[Start of Supplied information]
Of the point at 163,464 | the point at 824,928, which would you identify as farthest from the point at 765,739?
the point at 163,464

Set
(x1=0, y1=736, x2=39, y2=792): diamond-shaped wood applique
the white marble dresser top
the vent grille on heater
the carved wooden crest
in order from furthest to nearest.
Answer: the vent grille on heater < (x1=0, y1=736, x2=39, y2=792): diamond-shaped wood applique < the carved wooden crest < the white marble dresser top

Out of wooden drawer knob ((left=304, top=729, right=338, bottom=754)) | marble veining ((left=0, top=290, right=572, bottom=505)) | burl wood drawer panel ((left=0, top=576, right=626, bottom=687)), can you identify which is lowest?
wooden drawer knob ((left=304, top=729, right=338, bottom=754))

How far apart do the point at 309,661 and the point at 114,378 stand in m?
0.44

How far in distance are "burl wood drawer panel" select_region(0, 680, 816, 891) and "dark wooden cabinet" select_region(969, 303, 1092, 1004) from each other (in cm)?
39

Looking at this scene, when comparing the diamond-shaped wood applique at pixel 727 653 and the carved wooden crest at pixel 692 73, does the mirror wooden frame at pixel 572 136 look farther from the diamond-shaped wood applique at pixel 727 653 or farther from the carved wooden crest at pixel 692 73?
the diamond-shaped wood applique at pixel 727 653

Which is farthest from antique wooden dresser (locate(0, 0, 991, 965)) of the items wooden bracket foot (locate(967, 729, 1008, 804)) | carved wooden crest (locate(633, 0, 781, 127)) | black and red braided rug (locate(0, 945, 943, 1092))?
[End of Supplied information]
[Start of Supplied information]
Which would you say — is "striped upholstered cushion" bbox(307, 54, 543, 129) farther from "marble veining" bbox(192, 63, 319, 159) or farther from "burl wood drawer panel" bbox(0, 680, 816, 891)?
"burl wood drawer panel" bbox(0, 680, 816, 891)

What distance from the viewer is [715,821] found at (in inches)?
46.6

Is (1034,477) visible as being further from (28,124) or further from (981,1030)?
[End of Supplied information]
Task to complete: Repeat word for word the lines that run from the one containing "What distance from" through the one containing "Is (1034,477) visible", with both of those lines included.

Response to this exercise:
What distance from the viewer is [715,821] found at (in inches)?
46.6

Is (1034,477) visible as being further from (28,124) or further from (981,1030)?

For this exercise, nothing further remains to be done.